Why are we scared that China will interfere in Sri Lanka. No foreign policy is conducted out of fear. We can’t be scared of China all the time and say they will replace us in Sri Lanka. How will they replace us in Sri Lanka? He queried. If Sri Lanka doesn’t listen let us take an armada. Not with guns but with roses. We will go peacefully. Let the world watch, but let them also realize that we mean business. We shall not allow our brothers and sisters in Sri Lanka to be trampled upon anymore. That is the message that must go out loud and clear.
I only hope that one year from now when we assemble here to celebrate human rights day, things will be different. In Vajpayee’s time there was not a single step that Sri Lanka took without taking India into her confidence. My impression now is that Government of India has lost all her clout; that the Government of Rajapakse is not willing to listen to Government of India. With what face will India tell him to do justice to Sri Lankan Tamils when they themselves have been complicit in this genocide. That is the weakness. That is why Man Mohan Singh cannot look eye to eye with Rajapakse.

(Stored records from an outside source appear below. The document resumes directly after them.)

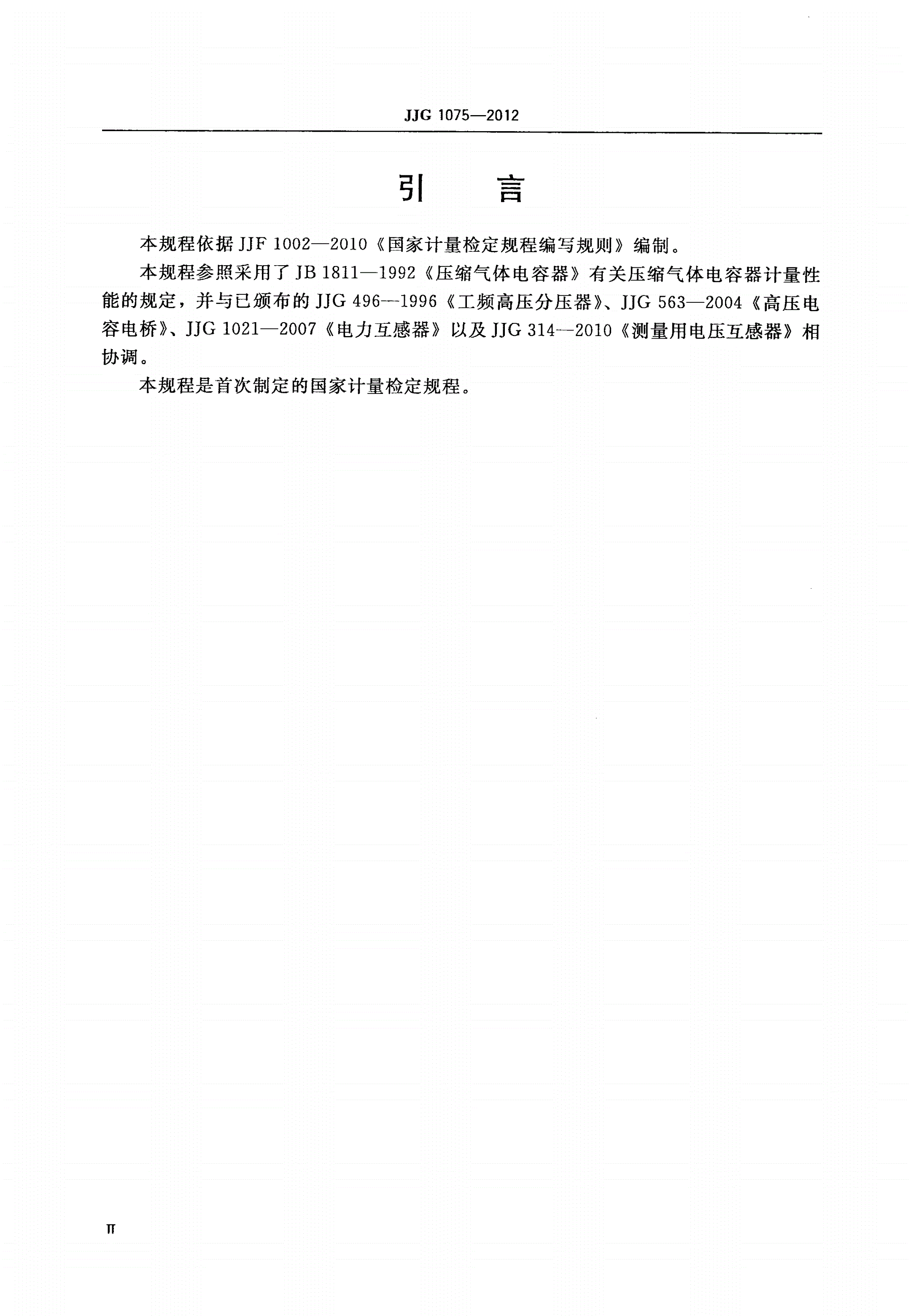 JJG 1075-2012 高压标准电容器-第3页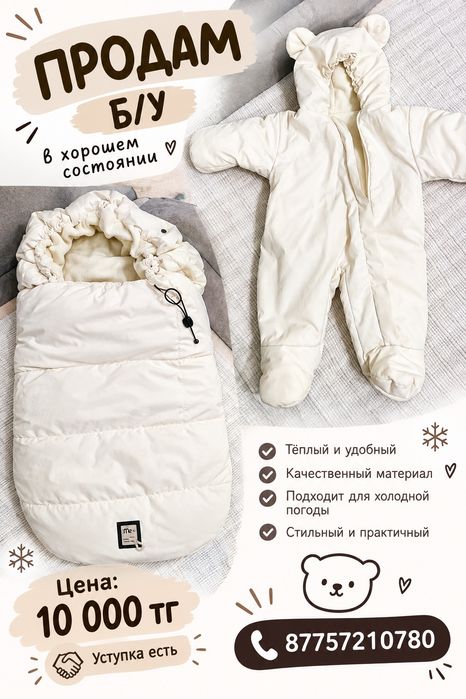 Комбез для новорожденных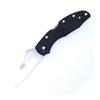 GANZO Firebird F759M Pocket Folding Knife 440C Stainless Steel Blade Nylon Glass Fiber Anti-Slip Handle with Clip Tactical Survival Fishing Camping EDC Knife (Black) view 4
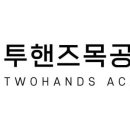 투핸즈목공학원 - 3820 | 투핸즈목공학원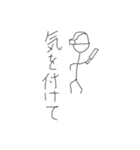 誰が使うねんっていうスタンプ 3（個別スタンプ：1）
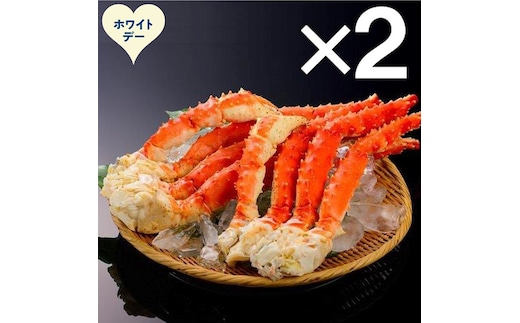 134-9 【ホワイトデー】ボイルタラバガニ片脚（5Ｌサイズ）4kg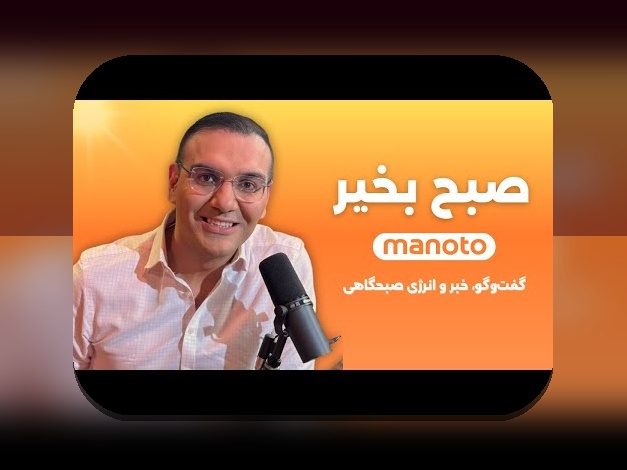 درک عمیق خطاهای داوری و تأثیر علمی: چه تاثیری بر زندگی و علم ما دارد؟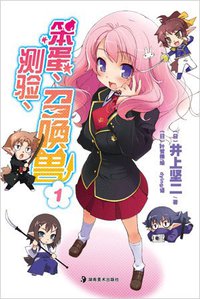 笨蛋、测验、召唤兽 01 (湖南美术出版社 2011)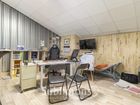 Estate Agents Picture 1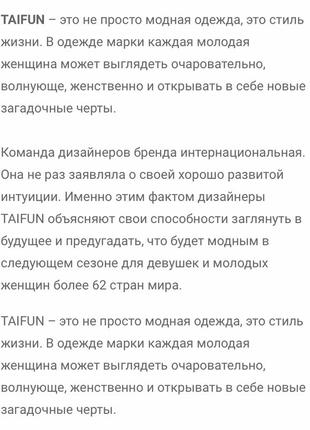 Жакет кожаный стильный модный дорогой бренд taifun размер s/m9 фото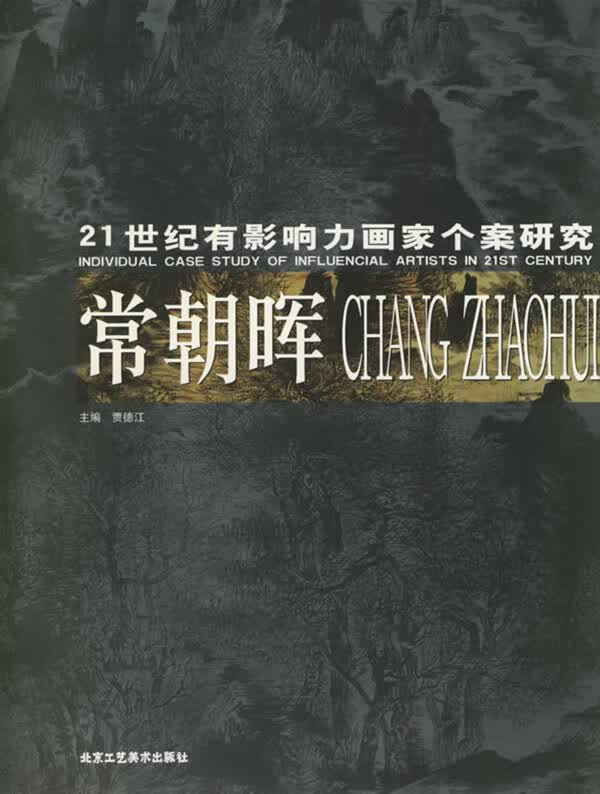 21世纪有影响力画家个案研究·管苠?【正版】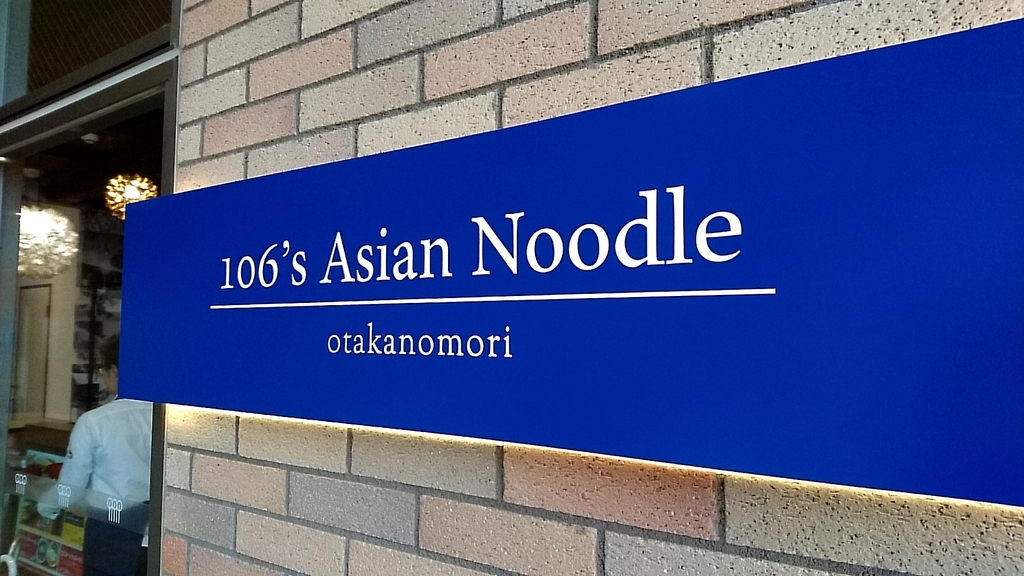 f:id:pikopon52:20190312095250j:plain f:id:pikopon52:20190312095250j:plain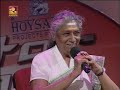 AMRITA TV Super Star Global AMRITA TV Super Star Global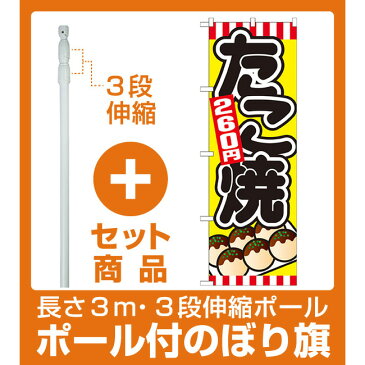 【セット商品】3m・3段伸縮のぼりポール(竿)付 のぼり旗 たこ焼 内容:260円 (SNB-572)(お祭り・縁日/たこ焼き)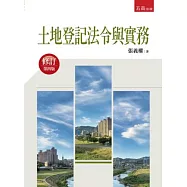 土地登記法令與實務(4版)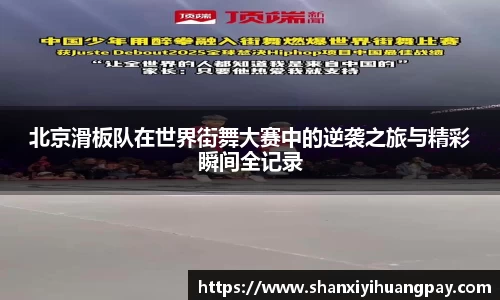 jinnianhui金年会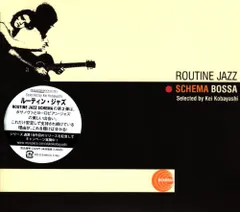 2023年最新】Routine Jazz の人気アイテム - メルカリ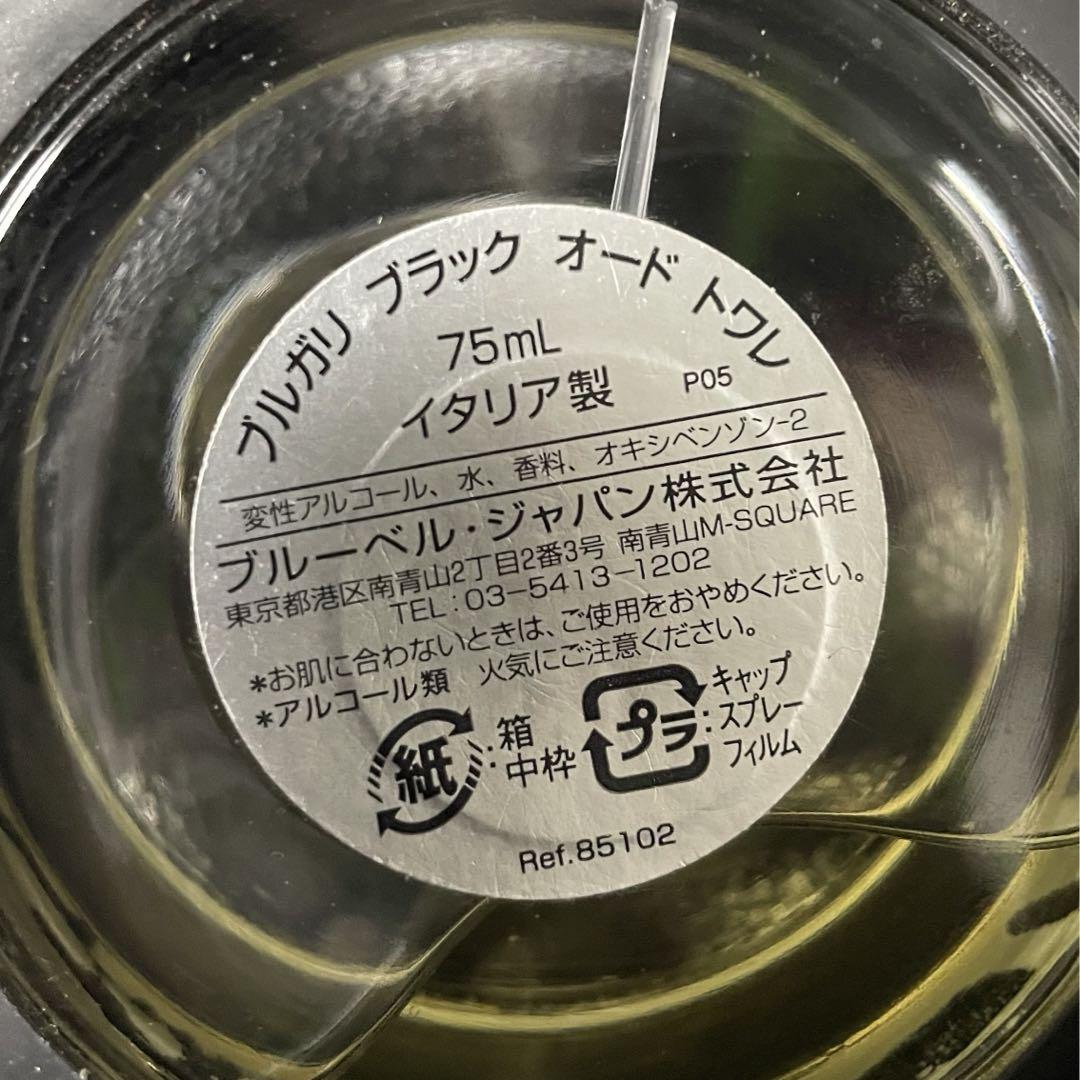 国内正規品 ブルガリ ブラック オード トワレ 75mL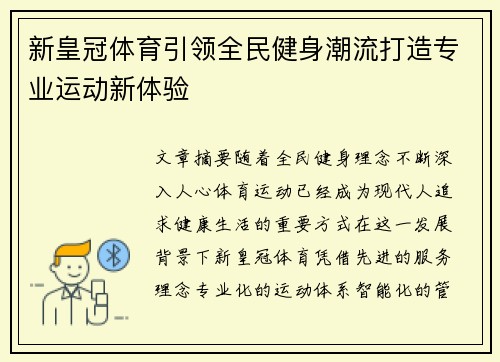 新皇冠体育引领全民健身潮流打造专业运动新体验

Therefore right down the line, India’s diplomatic position has been weakened.
Sinha commenced his career in the IAS. Politics came later and he held two important portfolios of Foreign Affairs and of Finance. Both Modi and he, ripe in experience and brimming with confidence that a powerful mandate would endow, will give the lead to the officials. The latter are sure to follow the tradition ‘we do not advise our Political Masters’. They will have their say and those in governance will have their way in the best of pragmatic administrative traditions.
The PM and FM will certainly give the lead from the beginning of their tenure, taking the cue from Nehru “either you decide or the horse decides for you”. Those who nourish thoughts that South Block will derail the new government will have their solace unfulfilled. Once in the thirties, a few industrial magnates like Krupp and Thyssen gave Hitler a memo about state support for big industry. He threw it to the ground and trampled it under foot saying that he had not struggled in the streets all his life to serve their interests.
The emerging scenario is that wishfully and most optimistically India and Sri Lanka would consign war and destruction to the past and place a political settlement in position. BC talks in the 57th year of the last century and successive versions have continued for 57 years with no results. The region would look forward to terminating it. The coming course is beginning to cast its benign shadow. So some think.